-- PASSAGE PROVIDED --
--- Start ---
When Irony irons in the wrinkles in Free Indirect Style (i.e., Pynchon)

alice wellintown alicewellintown at gmail.com
Wed Apr 24 20:29:27 CDT 2013


If so, this, and the fact that Wood keeps reading P, suggests that Wood
does get P and P gets Wood. Of course, W gets the better of P because the
parade of paranoids perforating with unreality the truths of P's books are
aesthetically satisfying to W, otherwise he wouldn't bother contrasting P
with James, but P can't get much nearly as much from W because W has little
o nothing to teach the old slow learner about how fiction

On Wednesday, April 24, 2013, wrote:

> P does extract a measure of revenge with Pugnax, no? Not saying he's an
> exact match, but his refined tastes, A' and that gleam in his eye...
--- End ---
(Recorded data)
--- Start ---
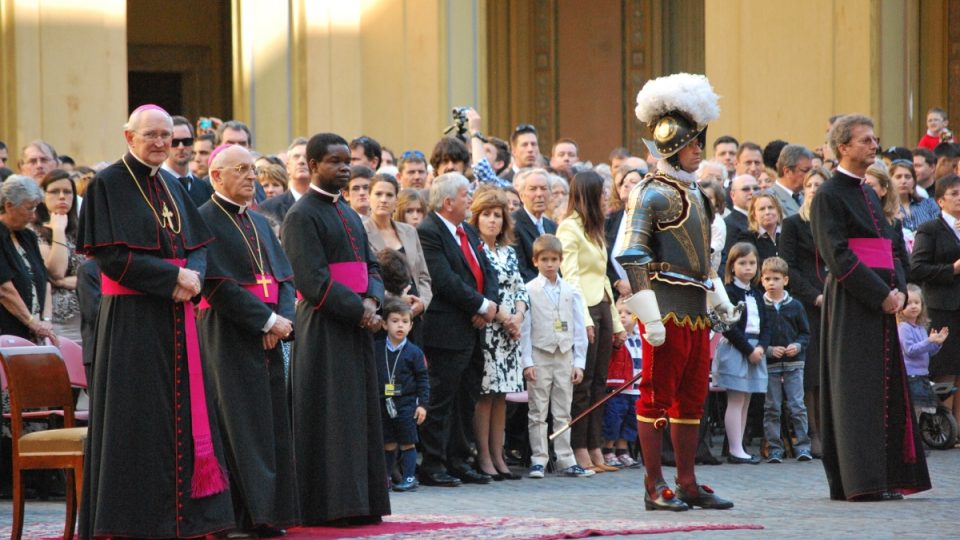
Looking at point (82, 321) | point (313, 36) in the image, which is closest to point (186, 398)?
point (82, 321)

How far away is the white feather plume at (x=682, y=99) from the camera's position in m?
8.96

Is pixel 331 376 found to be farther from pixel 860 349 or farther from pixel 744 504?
pixel 860 349

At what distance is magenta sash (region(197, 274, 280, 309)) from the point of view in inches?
332

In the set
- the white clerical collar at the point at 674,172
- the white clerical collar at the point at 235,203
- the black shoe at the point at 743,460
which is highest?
the white clerical collar at the point at 674,172

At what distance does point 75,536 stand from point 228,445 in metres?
0.91

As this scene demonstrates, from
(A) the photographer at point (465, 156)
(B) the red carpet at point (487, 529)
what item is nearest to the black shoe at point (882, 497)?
(B) the red carpet at point (487, 529)

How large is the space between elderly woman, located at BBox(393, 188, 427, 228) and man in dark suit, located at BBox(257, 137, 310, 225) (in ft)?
2.19

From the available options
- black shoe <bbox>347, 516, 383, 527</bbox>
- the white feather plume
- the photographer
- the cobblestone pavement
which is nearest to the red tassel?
black shoe <bbox>347, 516, 383, 527</bbox>

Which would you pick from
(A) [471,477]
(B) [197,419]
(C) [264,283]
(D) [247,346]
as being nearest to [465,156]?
(A) [471,477]

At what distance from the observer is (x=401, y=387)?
35.4 feet

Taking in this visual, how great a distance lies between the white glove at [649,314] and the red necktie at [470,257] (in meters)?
2.85

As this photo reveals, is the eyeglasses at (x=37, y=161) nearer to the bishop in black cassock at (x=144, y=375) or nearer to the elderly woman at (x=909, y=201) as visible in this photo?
the bishop in black cassock at (x=144, y=375)

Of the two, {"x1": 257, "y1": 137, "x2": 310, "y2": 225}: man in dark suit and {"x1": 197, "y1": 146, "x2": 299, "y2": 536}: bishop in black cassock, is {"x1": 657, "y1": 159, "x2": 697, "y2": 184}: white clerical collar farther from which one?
{"x1": 257, "y1": 137, "x2": 310, "y2": 225}: man in dark suit

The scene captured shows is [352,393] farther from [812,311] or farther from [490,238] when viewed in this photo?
[812,311]
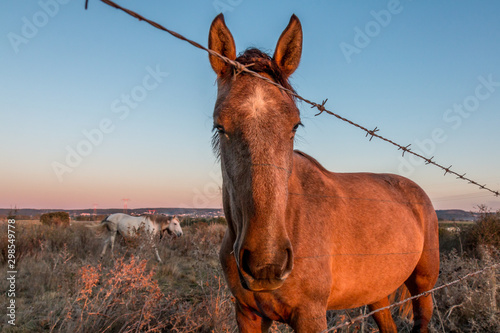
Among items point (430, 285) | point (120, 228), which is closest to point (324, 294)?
point (430, 285)

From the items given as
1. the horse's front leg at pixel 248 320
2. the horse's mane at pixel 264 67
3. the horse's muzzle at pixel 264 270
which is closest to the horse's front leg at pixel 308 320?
the horse's front leg at pixel 248 320

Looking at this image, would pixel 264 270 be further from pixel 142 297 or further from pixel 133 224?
pixel 133 224

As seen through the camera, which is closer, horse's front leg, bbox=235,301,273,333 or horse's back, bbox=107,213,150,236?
horse's front leg, bbox=235,301,273,333

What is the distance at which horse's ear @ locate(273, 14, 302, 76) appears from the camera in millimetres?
2176

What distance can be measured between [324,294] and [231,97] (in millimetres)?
1547

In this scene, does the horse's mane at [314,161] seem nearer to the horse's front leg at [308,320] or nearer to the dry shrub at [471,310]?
the horse's front leg at [308,320]

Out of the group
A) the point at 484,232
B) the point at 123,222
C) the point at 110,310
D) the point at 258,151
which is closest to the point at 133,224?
the point at 123,222

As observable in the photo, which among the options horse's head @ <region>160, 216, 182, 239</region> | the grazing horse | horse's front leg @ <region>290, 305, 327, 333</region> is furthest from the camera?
horse's head @ <region>160, 216, 182, 239</region>

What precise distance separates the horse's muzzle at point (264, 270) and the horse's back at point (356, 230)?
618 millimetres

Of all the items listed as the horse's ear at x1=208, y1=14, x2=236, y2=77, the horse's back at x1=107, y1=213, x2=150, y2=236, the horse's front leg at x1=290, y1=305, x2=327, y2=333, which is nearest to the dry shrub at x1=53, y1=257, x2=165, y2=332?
the horse's front leg at x1=290, y1=305, x2=327, y2=333

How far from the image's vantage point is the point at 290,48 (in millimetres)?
2275

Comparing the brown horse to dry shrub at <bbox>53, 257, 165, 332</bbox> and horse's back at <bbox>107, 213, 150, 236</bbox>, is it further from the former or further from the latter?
horse's back at <bbox>107, 213, 150, 236</bbox>

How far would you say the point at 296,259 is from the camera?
2033 mm

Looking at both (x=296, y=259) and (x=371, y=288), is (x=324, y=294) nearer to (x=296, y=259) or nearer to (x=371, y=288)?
(x=296, y=259)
--- End ---
-- SET PROBLEM 1 --
Copy the post on Wood and Pynchon word for word, starting at "On Wednesday, April" and ending at "in his eye...".
-- SET PROBLEM 2 --
Go on with the post on Wood and Pynchon from the point where it stops.

-- WRITTEN ANSWER 1 --
On Wednesday, April 24, 2013, wrote:

> P does extract a measure of revenge with Pugnax, no? Not saying he's an
> exact match, but his refined tastes, A' and that gleam in his eye...

-- WRITTEN ANSWER 2 --
>
>
> -----Original Message-----
> From: alice wellintown <alicewellintown at gmail.com>
> To: pynchon -l <pynchon-l at waste.org>
> Sent: Wed, Apr 24, 2013 6:24 pm
> Subject: When Irony irons in the wrinkles in Free Indirect Style (i.e.,
> Pynchon)
>
> Wood is a Formalist, so critiques of his readings of P and others, like
> DFW, or of his debate with other formalists or
> with ex-formalists-cum-structuralist (i.e., Barthes) are useful when they
> acknowledge this and take him on on his own terms.
>
>   If he confuses his likes with his formalism, well, that doesn't matter.
>
>  He argues that James, not because he didn't have the skill, imagination,
> brilliant perceptions about the fraility and subtlety and fluidity and
> shadowy nature of consciousness, and certainly not because he lacked
> the playfulness with style that a late 20th C modern or postmodern author
> commonly employs with free indirect, isa better writer than these late
> moderns because of what he doesn't do.
>
>  So, the example given, contrasting PoL with GR, certainly supports the
> argument presented, and it clearly takes Wood on on his own terms, on his
> own formalist field.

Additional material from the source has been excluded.